**Tasks to carry out**
(1) Answer these from the blog posts about festival rain and a son's broken wrist:
(a) At what time was yesterday's festival scheduled to end?
(b) What age will the son turn in October?
(c) How many festivals in a row has the writer worked that were rained out?
(2) Please continue the blog posts about festival rain and a son's broken wrist, starting right after their last sentence.

**Passage to read**
--------
Monday, August 25, 2008

Me + Festival = Rain. Again.

You're welcome.

Once again, I went to a festival to promote The River. Once again, it had not rained in a long time. Once again, it poured. That makes me 5-for-5 since last August. Five festivals in a row that I have worked have been rained out. The three festivals I haven't gone to have been three perfect days. Yesterday, the festival was scheduled to end at 4:00. I showed up at 3:30 under cloudy but dry conditions. By 3:45 it was rained out and done. The other River folks who were there have now banned me from going to any more festivals. In fact, I have been instructed to bring a tent to Lake Lanier and have my own festival, thus replenishing our water supply.

Before I got there, we had a line 20 people deep. Check this pic out:



It was great to see a line of people trying to get to us! That was nice. So all in all, it was actually a good day. And I got to see this on the way home, which was also pretty cool.. According to Genesis, God sent a rainbow as a sign that God would never destroy the earth by flooding again. It would be tempting to think that this rainbow means that God will never destroy a festival by water again, but I think I'll stay away just in case. Far, far away.

Thursday, August 14, 2008

When you can't even pray

We had a truly horrible day yesterday. My son (who will be three in October) broke his wrist. It should have been a lot worse. The brakes on his stroller gave way and he went down our driveway, over a retaining wall, hit the mid-level retaining wall three feet below (on the wall, not the dirt) and then bounced off it to land another three feet down on the grass below. He should have been hurt a lot worse, to be honest. I thought for sure he had been. I'm thankful it was only a broken wrist.

Today, when I was sharing with someone what had happened, she said "I bet there was a lot of praying." I would have expected the same thing, but as I thought about I realized that there weren't any. While it was all happening, I hardly prayed at all. Once I did, and that was because I was afraid we were going to run out of gas on the way down. But that was it. Just that once. A lot of words did come out of my mouth while this was happening, but they certainly weren't prayers. When he fell I skipped the PG-13 vocabulary and went straight to NC-17. My language was so filthy the neighbors probably thought the neighborhood had been invaded by pirates. But I didn't pray. Not once. Not until today, when the shock and terror had started to fade was I finally able to pray.
--------
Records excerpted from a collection
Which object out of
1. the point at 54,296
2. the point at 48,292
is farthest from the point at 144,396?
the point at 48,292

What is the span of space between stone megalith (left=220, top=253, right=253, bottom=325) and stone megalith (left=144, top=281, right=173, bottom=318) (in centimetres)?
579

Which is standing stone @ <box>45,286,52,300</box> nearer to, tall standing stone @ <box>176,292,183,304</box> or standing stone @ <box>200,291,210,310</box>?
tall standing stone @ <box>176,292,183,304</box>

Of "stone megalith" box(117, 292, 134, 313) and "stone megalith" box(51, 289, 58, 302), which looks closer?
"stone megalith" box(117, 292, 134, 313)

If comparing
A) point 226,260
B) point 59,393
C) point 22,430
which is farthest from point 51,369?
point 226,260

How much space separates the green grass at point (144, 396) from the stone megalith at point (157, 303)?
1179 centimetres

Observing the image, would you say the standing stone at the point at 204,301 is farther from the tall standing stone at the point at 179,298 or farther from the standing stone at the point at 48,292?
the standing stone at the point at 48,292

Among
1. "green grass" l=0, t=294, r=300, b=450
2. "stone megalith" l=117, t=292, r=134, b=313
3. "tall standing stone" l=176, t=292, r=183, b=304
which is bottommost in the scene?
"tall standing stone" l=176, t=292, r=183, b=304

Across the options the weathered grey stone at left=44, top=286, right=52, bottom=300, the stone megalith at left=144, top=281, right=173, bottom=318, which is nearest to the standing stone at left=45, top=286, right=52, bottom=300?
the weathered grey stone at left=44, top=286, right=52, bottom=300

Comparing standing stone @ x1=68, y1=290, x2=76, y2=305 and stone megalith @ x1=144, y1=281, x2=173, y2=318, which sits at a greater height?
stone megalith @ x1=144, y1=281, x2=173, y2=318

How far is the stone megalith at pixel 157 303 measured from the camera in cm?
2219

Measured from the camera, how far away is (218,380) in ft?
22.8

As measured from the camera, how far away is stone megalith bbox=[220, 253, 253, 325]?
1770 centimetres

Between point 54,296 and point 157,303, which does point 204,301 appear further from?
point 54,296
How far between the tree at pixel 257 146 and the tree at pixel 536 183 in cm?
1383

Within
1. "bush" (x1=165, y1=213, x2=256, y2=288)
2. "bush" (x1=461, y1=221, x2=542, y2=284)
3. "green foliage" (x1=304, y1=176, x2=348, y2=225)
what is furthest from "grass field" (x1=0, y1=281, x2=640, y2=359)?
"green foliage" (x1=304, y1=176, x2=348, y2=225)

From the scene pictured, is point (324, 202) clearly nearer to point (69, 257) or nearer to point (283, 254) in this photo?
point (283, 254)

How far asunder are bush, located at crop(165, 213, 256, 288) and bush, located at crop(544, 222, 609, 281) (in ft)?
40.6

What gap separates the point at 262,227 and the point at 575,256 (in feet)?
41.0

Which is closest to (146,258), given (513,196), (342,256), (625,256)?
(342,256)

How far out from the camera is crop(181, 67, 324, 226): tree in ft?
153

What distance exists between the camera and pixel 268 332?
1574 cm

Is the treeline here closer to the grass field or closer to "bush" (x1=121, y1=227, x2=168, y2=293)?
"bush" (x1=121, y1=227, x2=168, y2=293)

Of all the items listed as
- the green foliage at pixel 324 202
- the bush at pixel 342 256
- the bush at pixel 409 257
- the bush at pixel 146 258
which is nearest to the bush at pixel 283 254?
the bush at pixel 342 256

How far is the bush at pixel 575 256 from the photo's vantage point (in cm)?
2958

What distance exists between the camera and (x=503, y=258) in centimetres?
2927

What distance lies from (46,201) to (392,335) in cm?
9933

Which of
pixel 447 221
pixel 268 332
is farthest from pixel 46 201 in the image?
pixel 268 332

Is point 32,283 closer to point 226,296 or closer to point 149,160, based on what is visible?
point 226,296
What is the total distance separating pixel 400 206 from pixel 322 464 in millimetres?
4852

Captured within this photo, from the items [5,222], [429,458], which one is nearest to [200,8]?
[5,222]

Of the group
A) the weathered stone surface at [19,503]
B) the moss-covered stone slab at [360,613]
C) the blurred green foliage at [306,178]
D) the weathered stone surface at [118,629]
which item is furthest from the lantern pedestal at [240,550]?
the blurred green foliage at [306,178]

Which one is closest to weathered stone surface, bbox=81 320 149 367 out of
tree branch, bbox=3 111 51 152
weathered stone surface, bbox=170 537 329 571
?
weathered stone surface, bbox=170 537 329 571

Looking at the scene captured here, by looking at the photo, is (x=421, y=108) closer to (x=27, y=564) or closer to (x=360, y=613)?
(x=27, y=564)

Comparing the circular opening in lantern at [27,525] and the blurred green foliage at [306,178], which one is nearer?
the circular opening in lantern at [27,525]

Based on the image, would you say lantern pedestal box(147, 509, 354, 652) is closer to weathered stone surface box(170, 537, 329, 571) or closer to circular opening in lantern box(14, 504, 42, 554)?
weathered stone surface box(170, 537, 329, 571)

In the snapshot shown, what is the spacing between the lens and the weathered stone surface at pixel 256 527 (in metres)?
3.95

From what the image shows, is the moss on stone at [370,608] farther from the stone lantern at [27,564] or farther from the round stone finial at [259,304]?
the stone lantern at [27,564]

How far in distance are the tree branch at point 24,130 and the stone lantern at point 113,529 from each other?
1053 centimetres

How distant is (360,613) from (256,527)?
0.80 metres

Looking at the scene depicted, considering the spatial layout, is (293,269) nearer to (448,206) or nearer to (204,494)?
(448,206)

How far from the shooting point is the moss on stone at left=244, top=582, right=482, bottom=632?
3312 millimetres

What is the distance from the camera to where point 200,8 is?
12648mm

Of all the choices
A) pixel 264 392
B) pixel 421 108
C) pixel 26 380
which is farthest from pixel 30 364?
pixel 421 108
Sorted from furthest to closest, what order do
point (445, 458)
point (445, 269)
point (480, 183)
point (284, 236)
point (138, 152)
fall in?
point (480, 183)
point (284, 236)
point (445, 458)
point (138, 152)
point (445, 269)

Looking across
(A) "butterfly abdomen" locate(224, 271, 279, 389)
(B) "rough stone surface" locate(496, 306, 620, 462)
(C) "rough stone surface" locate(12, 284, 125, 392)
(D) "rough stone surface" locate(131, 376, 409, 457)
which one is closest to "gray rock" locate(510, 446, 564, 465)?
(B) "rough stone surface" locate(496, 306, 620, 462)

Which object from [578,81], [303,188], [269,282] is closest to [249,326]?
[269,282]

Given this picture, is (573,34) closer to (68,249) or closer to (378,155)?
--------
**Numbered answers**
(1)
(a) 4:00
(b) Three
(c) Five

(2)
This is why I think it's so important for Christians to be together in times of trauma. When we can't pray, God gives us other people to pray for us. I wish someone had been there to pray with us. I was too addled and too filled with adrenaline to even think of that. I was so focused on my son that I couldn't think of anything else. Still can't. Work and the mundane activities of life seem so ludicrously unimportant that I have to force myself to do them, and even then I do them in a haze. But this also shows something important about God, which can be read in Romans 8:26. It reads "And the Holy Spirit helps us in our distress. For we don't even know what we should pray for, nor how we should pray. But the Holy Spirit prays for us with groanings that cannot be expressed in words."

Yesterday, I was unable to express my groanings in words. Only today am I somewhat able to do so. Yet the Spirit helps in our distress. I didn't know how to pray, or what to pray for: I had simply forgotten it all. My mind had gone numb, focusing only on my son. But the Spirit of God was there, praying for us when I couldn't. It's the only way to explain how this went from being a truly horrendous injury to just a broken wrist. And a minor break, at that.

God is there, my friends, whether you ask God to be or not. And when you absolutely cannot ask God to be there, as I couldn't yesterday, that is when God is most present. When we are at our weakest, God is strongest. And for that, I am truly thankful.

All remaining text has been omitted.